Dr. Shrink: You must be manic. Eat this Seroquel daily to grow fat and stupid.
Me, waving a more modest sheaf of papers: Hi Dr. OB/Gyn! Look, six graphs showing one year each of compiled fertility data! I ovulate on day eighteen and have only had one anovulatory cycle in six years! Cool, huh?
Dr. OB/Gyn: You're probably not ovulating. Here, eat this Clomid and have triplets.
Me, limply dragging my laptop: Hi Dr. Internist. My symptom data is consistent with other occasions in the last five years that my thyroid levels were out of range. May I have some blood work?
Dr Internist: No. Thyroid couldn't cause any of those symptoms. Eat this SSRI. Here is a referral to Dr. Shrink.
An interview by Kathryn Schulz with Alan Dershowitz on being wrong (and the follow up) got me thinking about the hazards of being a professional, or maybe just specializing. I have been working with one other person on an enormous project of my very own which requires me to get my hands dirty in the making process the way I’ve fussed about not being able to do for years now. (Why I haven’t done it until now is another story.) Unfortunately I’ve done so little of the everything I love for so long that my everything work now ranges from crap to adequate. It’s not immediately excellent. That is humiliating, stupid, and really, really exciting. I’ve always romanticized the polymath Victorian naturalists (Well, after age ten when I learned that naturalists were something different than nudists.) who seemed able to take a sprightly but rigorous interest in folklore, neurology, poetry, fossils, theology, Greek, boat building, painting, astronomy, and the language of flowers over a ten course dinner.
I think a new era of generalism is coinciding with the start of whatever this particular revolution will eventually be called. It’s suddenly no longer ridiculous to speculate on things outside one’s métier. (Partially because now there’s the potential to share some of the risk in increasingly organized ways.) It’s still scary and occasionally mortifying, but the responses to these forays are mostly charitable and rarely as hostile as they were ten or twelve years ago. It’s more okay than ever for me not to be a Scientist or a Technologist. It entitles me to ask a lot of questions. It keeps me humble in my inclination to do my homework and listen to other people, and audacious in my demands of what science and technology ought to do be able to do. Seth Roberts in a lovely paper on self-experimentation (pdf) in Medical Hypothesis, details the constraints under which professional scientists have to operate and says of his informal self-experimentation, “I had the subject-matter knowledge of an insider, the freedom of an outsider, and the motivation of someone with the problem.” He talks about how powerful and how underestimated freedom (to explore without professional consequences) and personal motivation are in research and invention. It’s a really good paper. Read it.
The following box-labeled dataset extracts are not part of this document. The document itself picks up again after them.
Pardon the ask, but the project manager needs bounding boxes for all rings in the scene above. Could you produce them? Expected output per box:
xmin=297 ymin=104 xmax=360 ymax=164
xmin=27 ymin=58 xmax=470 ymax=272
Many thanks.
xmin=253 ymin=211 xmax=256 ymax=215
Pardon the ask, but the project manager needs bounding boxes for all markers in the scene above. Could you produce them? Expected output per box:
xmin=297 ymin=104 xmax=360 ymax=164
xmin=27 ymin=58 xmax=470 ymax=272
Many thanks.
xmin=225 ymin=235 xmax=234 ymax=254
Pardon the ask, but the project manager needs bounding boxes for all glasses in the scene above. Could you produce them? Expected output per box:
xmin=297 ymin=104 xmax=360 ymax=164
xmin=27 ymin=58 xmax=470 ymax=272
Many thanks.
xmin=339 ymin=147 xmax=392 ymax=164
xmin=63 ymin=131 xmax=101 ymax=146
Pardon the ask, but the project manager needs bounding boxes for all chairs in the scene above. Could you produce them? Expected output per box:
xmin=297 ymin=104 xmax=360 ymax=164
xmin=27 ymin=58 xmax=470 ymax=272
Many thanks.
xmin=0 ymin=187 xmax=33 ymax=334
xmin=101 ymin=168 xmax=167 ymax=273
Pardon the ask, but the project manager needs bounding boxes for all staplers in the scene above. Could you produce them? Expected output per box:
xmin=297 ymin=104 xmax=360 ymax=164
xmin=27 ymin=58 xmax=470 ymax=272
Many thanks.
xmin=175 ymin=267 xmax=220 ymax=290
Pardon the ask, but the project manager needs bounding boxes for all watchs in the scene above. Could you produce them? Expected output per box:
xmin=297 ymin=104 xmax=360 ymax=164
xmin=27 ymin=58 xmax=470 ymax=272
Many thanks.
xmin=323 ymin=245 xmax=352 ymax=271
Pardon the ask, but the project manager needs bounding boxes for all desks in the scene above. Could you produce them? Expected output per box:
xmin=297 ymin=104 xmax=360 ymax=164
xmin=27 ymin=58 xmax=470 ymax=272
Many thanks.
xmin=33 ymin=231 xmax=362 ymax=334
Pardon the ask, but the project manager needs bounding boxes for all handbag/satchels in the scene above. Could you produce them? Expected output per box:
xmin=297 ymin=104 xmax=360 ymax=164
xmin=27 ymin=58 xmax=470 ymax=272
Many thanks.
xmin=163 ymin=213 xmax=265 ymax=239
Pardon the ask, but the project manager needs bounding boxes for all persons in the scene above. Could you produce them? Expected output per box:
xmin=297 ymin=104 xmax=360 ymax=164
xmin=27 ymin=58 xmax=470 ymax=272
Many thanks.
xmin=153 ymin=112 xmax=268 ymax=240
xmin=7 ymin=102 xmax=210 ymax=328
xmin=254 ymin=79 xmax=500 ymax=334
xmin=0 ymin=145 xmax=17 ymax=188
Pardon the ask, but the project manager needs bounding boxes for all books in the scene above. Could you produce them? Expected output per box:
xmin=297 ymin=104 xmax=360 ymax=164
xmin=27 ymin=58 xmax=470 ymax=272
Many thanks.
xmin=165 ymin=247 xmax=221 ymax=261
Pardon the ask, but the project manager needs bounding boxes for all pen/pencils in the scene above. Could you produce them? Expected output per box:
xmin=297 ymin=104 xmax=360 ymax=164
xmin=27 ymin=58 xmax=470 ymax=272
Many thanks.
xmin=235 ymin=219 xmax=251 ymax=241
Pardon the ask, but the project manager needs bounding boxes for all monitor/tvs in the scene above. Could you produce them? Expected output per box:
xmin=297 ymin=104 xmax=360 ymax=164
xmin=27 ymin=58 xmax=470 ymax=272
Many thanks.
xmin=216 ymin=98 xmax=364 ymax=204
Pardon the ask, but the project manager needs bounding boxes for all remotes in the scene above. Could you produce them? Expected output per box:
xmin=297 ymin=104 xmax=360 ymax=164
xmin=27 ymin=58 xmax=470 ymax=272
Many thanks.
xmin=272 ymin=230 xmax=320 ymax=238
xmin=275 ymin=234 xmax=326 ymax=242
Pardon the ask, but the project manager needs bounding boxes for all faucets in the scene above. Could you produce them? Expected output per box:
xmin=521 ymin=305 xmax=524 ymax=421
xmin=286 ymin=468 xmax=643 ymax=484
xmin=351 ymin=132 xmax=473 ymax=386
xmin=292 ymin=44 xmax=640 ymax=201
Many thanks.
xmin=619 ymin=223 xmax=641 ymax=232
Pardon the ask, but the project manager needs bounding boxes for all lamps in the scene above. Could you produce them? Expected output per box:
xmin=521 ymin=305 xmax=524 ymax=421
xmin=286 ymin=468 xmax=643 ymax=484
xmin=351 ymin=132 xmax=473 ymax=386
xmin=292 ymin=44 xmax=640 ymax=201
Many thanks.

Huh. I think I just may have outed myself as both a reader of Medical Hypothesis and a self-tracking nerd. Might as well finish the job. I’ve been tracking a wild array of data for more than ten years now, though most people I’m close to don’t know I keep these sorts of records. Before now, I rarely mentioned it because of the consistent reactions I got on the few occasions I did. Let’s just say they started with raised eyebrows went on to skirt actual diagnoses of hysteria.01 It’s not culturally acceptable for women to appear too interested in or knowledgeable about their own bodies. Medical, critical, feminist (I’m looking at you, Linda Hirshman), literary, and popular theory are all frothing with critiques of women who appear preoccupied with their bodies. It’s a cliché feminine frailty, a headache on a horny Saturday night, an insanity defense in nineteenth century Ireland. (Probably. That’s a good paper too.) So I have mixed feelings when I survey the present quantified self culture. It’s exciting to see what other people are doing and gives me more ideas than I know what to do with, but I can’t help feeling as though it’s sudden legitimacy has to do with it being a more male culture. Somehow the hordes of women who have been quietly doing this since the beginning of time (especially to prevent or achieve conception) haven’t really found inclusion there. Why?